* AIM OF THE EXERCISE: Output every entry below exactly as it is written.

* RAW DATA:

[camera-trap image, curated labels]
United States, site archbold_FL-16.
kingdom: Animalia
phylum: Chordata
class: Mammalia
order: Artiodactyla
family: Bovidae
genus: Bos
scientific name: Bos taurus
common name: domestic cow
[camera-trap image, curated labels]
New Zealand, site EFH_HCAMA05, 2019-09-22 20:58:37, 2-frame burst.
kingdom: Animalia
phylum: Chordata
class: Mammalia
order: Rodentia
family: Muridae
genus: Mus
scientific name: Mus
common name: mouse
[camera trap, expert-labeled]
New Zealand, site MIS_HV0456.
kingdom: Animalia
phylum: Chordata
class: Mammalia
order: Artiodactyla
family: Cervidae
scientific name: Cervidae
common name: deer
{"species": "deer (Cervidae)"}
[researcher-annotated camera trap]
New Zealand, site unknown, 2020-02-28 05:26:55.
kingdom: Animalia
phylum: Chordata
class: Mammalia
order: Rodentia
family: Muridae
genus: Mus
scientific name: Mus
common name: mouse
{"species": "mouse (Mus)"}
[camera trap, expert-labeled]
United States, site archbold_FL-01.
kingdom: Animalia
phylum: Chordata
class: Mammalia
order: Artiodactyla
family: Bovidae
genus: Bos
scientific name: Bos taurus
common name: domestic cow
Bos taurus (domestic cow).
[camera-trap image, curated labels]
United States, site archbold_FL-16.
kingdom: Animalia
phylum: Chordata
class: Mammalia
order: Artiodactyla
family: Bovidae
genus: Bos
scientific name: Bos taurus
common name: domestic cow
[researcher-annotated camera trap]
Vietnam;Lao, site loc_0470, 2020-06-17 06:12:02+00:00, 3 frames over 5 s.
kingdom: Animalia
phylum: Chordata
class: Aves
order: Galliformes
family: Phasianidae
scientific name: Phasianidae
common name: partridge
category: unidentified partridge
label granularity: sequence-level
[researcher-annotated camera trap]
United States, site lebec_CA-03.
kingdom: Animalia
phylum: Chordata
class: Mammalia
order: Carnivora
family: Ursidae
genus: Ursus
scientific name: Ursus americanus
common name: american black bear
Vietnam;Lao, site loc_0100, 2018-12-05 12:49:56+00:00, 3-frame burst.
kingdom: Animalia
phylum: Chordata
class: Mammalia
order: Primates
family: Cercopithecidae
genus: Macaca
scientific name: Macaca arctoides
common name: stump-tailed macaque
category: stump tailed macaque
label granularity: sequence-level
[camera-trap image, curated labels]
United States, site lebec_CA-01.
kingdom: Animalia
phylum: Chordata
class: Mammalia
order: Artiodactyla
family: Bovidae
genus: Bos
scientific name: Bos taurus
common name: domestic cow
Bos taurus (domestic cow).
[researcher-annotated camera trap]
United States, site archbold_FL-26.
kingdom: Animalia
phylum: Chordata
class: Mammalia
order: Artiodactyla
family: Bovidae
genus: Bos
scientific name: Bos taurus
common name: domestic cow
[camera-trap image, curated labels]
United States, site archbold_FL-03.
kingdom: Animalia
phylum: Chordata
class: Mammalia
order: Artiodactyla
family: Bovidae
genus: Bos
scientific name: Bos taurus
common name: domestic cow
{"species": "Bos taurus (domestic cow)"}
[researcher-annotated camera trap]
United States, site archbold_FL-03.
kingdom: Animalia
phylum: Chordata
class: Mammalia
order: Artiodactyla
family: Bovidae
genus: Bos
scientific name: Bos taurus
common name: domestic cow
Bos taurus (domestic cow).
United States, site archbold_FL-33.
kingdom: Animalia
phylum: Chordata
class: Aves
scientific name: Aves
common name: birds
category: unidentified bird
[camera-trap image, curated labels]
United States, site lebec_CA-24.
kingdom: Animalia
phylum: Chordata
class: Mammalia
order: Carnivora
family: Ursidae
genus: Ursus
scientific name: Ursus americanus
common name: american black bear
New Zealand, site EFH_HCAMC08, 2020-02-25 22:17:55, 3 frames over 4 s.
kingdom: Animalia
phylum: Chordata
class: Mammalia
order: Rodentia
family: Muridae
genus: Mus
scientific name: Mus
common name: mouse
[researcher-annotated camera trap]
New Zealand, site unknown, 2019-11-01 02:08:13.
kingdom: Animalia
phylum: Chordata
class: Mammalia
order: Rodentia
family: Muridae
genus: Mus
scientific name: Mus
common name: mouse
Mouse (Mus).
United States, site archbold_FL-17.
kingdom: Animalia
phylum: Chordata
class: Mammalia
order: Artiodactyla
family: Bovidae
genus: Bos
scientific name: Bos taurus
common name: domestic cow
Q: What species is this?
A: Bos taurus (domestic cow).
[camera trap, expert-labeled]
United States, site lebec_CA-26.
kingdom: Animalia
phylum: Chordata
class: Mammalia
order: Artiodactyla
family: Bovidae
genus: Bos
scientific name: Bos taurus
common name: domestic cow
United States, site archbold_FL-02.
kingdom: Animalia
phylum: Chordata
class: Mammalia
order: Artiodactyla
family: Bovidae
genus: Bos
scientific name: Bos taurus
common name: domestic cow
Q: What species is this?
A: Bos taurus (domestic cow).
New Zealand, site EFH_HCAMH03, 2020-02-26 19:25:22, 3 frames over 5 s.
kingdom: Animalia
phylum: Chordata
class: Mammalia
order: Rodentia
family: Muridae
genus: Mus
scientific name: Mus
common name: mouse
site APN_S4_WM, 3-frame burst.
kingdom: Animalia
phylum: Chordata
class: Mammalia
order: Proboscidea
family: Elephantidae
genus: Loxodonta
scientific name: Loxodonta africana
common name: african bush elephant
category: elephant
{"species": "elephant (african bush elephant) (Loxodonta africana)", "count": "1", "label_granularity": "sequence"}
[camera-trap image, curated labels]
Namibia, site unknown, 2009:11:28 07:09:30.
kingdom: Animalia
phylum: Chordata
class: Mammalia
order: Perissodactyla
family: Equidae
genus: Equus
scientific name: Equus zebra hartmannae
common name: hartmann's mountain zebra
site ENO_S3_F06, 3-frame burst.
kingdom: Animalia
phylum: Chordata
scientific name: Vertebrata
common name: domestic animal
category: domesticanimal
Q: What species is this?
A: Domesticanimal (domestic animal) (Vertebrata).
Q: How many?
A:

* ANSWER TO THIS EXERCISE:
[camera-trap image, curated labels]
United States, site archbold_FL-16.
kingdom: Animalia
phylum: Chordata
class: Mammalia
order: Artiodactyla
family: Bovidae
genus: Bos
scientific name: Bos taurus
common name: domestic cow
[camera-trap image, curated labels]
New Zealand, site EFH_HCAMA05, 2019-09-22 20:58:37, 2-frame burst.
kingdom: Animalia
phylum: Chordata
class: Mammalia
order: Rodentia
family: Muridae
genus: Mus
scientific name: Mus
common name: mouse
[camera trap, expert-labeled]
New Zealand, site MIS_HV0456.
kingdom: Animalia
phylum: Chordata
class: Mammalia
order: Artiodactyla
family: Cervidae
scientific name: Cervidae
common name: deer
{"species": "deer (Cervidae)"}
[researcher-annotated camera trap]
New Zealand, site unknown, 2020-02-28 05:26:55.
kingdom: Animalia
phylum: Chordata
class: Mammalia
order: Rodentia
family: Muridae
genus: Mus
scientific name: Mus
common name: mouse
{"species": "mouse (Mus)"}
[camera trap, expert-labeled]
United States, site archbold_FL-01.
kingdom: Animalia
phylum: Chordata
class: Mammalia
order: Artiodactyla
family: Bovidae
genus: Bos
scientific name: Bos taurus
common name: domestic cow
Bos taurus (domestic cow).
[camera-trap image, curated labels]
United States, site archbold_FL-16.
kingdom: Animalia
phylum: Chordata
class: Mammalia
order: Artiodactyla
family: Bovidae
genus: Bos
scientific name: Bos taurus
common name: domestic cow
[researcher-annotated camera trap]
Vietnam;Lao, site loc_0470, 2020-06-17 06:12:02+00:00, 3 frames over 5 s.
kingdom: Animalia
phylum: Chordata
class: Aves
order: Galliformes
family: Phasianidae
scientific name: Phasianidae
common name: partridge
category: unidentified partridge
label granularity: sequence-level
[researcher-annotated camera trap]
United States, site lebec_CA-03.
kingdom: Animalia
phylum: Chordata
class: Mammalia
order: Carnivora
family: Ursidae
genus: Ursus
scientific name: Ursus americanus
common name: american black bear
Vietnam;Lao, site loc_0100, 2018-12-05 12:49:56+00:00, 3-frame burst.
kingdom: Animalia
phylum: Chordata
class: Mammalia
order: Primates
family: Cercopithecidae
genus: Macaca
scientific name: Macaca arctoides
common name: stump-tailed macaque
category: stump tailed macaque
label granularity: sequence-level
[camera-trap image, curated labels]
United States, site lebec_CA-01.
kingdom: Animalia
phylum: Chordata
class: Mammalia
order: Artiodactyla
family: Bovidae
genus: Bos
scientific name: Bos taurus
common name: domestic cow
Bos taurus (domestic cow).
[researcher-annotated camera trap]
United States, site archbold_FL-26.
kingdom: Animalia
phylum: Chordata
class: Mammalia
order: Artiodactyla
family: Bovidae
genus: Bos
scientific name: Bos taurus
common name: domestic cow
[camera-trap image, curated labels]
United States, site archbold_FL-03.
kingdom: Animalia
phylum: Chordata
class: Mammalia
order: Artiodactyla
family: Bovidae
genus: Bos
scientific name: Bos taurus
common name: domestic cow
{"species": "Bos taurus (domestic cow)"}
[researcher-annotated camera trap]
United States, site archbold_FL-03.
kingdom: Animalia
phylum: Chordata
class: Mammalia
order: Artiodactyla
family: Bovidae
genus: Bos
scientific name: Bos taurus
common name: domestic cow
Bos taurus (domestic cow).
United States, site archbold_FL-33.
kingdom: Animalia
phylum: Chordata
class: Aves
scientific name: Aves
common name: birds
category: unidentified bird
[camera-trap image, curated labels]
United States, site lebec_CA-24.
kingdom: Animalia
phylum: Chordata
class: Mammalia
order: Carnivora
family: Ursidae
genus: Ursus
scientific name: Ursus americanus
common name: american black bear
New Zealand, site EFH_HCAMC08, 2020-02-25 22:17:55, 3 frames over 4 s.
kingdom: Animalia
phylum: Chordata
class: Mammalia
order: Rodentia
family: Muridae
genus: Mus
scientific name: Mus
common name: mouse
[researcher-annotated camera trap]
New Zealand, site unknown, 2019-11-01 02:08:13.
kingdom: Animalia
phylum: Chordata
class: Mammalia
order: Rodentia
family: Muridae
genus: Mus
scientific name: Mus
common name: mouse
Mouse (Mus).
United States, site archbold_FL-17.
kingdom: Animalia
phylum: Chordata
class: Mammalia
order: Artiodactyla
family: Bovidae
genus: Bos
scientific name: Bos taurus
common name: domestic cow
Q: What species is this?
A: Bos taurus (domestic cow).
[camera trap, expert-labeled]
United States, site lebec_CA-26.
kingdom: Animalia
phylum: Chordata
class: Mammalia
order: Artiodactyla
family: Bovidae
genus: Bos
scientific name: Bos taurus
common name: domestic cow
United States, site archbold_FL-02.
kingdom: Animalia
phylum: Chordata
class: Mammalia
order: Artiodactyla
family: Bovidae
genus: Bos
scientific name: Bos taurus
common name: domestic cow
Q: What species is this?
A: Bos taurus (domestic cow).
New Zealand, site EFH_HCAMH03, 2020-02-26 19:25:22, 3 frames over 5 s.
kingdom: Animalia
phylum: Chordata
class: Mammalia
order: Rodentia
family: Muridae
genus: Mus
scientific name: Mus
common name: mouse
site APN_S4_WM, 3-frame burst.
kingdom: Animalia
phylum: Chordata
class: Mammalia
order: Proboscidea
family: Elephantidae
genus: Loxodonta
scientific name: Loxodonta africana
common name: african bush elephant
category: elephant
{"species": "elephant (african bush elephant) (Loxodonta africana)", "count": "1", "label_granularity": "sequence"}
[camera-trap image, curated labels]
Namibia, site unknown, 2009:11:28 07:09:30.
kingdom: Animalia
phylum: Chordata
class: Mammalia
order: Perissodactyla
family: Equidae
genus: Equus
scientific name: Equus zebra hartmannae
common name: hartmann's mountain zebra
site ENO_S3_F06, 3-frame burst.
kingdom: Animalia
phylum: Chordata
scientific name: Vertebrata
common name: domestic animal
category: domesticanimal
Q: What species is this?
A: Domesticanimal (domestic animal) (Vertebrata).
Q: How many?
A:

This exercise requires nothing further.